## Supplied information
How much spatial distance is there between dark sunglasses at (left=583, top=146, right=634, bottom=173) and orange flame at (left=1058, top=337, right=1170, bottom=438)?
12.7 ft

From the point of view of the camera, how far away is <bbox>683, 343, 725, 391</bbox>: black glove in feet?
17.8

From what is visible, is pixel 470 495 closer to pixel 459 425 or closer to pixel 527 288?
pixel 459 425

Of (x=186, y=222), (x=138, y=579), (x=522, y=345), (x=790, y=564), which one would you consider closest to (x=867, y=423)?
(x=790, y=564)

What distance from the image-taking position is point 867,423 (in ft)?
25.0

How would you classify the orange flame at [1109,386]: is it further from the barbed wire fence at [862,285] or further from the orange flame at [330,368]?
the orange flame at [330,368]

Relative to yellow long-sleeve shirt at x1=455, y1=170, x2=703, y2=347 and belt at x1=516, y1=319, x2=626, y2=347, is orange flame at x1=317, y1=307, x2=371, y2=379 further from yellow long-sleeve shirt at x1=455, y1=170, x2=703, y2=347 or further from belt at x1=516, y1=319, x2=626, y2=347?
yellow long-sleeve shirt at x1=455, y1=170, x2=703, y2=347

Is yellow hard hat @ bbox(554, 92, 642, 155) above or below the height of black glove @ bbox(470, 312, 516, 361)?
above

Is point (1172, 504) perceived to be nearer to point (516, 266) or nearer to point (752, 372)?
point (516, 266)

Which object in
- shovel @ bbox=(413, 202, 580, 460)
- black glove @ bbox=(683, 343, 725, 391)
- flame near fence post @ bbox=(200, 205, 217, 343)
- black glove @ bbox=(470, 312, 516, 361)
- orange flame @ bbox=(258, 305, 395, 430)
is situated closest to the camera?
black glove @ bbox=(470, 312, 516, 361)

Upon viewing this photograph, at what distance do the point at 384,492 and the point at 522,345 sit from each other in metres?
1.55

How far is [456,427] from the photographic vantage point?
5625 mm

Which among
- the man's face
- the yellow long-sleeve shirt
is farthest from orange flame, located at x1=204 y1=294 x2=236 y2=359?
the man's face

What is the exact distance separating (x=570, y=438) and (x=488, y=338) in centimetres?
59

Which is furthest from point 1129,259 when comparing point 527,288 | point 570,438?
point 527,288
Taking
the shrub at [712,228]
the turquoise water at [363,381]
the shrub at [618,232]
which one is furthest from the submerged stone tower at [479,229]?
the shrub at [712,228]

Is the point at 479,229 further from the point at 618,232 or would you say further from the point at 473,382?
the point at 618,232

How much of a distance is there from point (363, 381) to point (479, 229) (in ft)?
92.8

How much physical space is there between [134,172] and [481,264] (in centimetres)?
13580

## Task goal
Swap "furthest" for "farthest" in the data from the line with "What is the" through the end of the data, leaving everything else unchanged. Return only those lines.

## Exercise answer
What is the exact distance separating (x=570, y=438) and (x=488, y=338) in centimetres?
59

Which is farthest from point 1129,259 when comparing point 527,288 | point 570,438?
point 527,288
Taking
the shrub at [712,228]
the turquoise water at [363,381]
the shrub at [618,232]
which one is farthest from the submerged stone tower at [479,229]?
the shrub at [712,228]

Is the point at 479,229 further from the point at 618,232 or would you say further from the point at 473,382?
the point at 618,232

How much of a distance is there from point (363, 381) to point (479, 229) (in ft)?
92.8

How much physical space is there between [134,172] and [481,264] (in centimetres)?
13580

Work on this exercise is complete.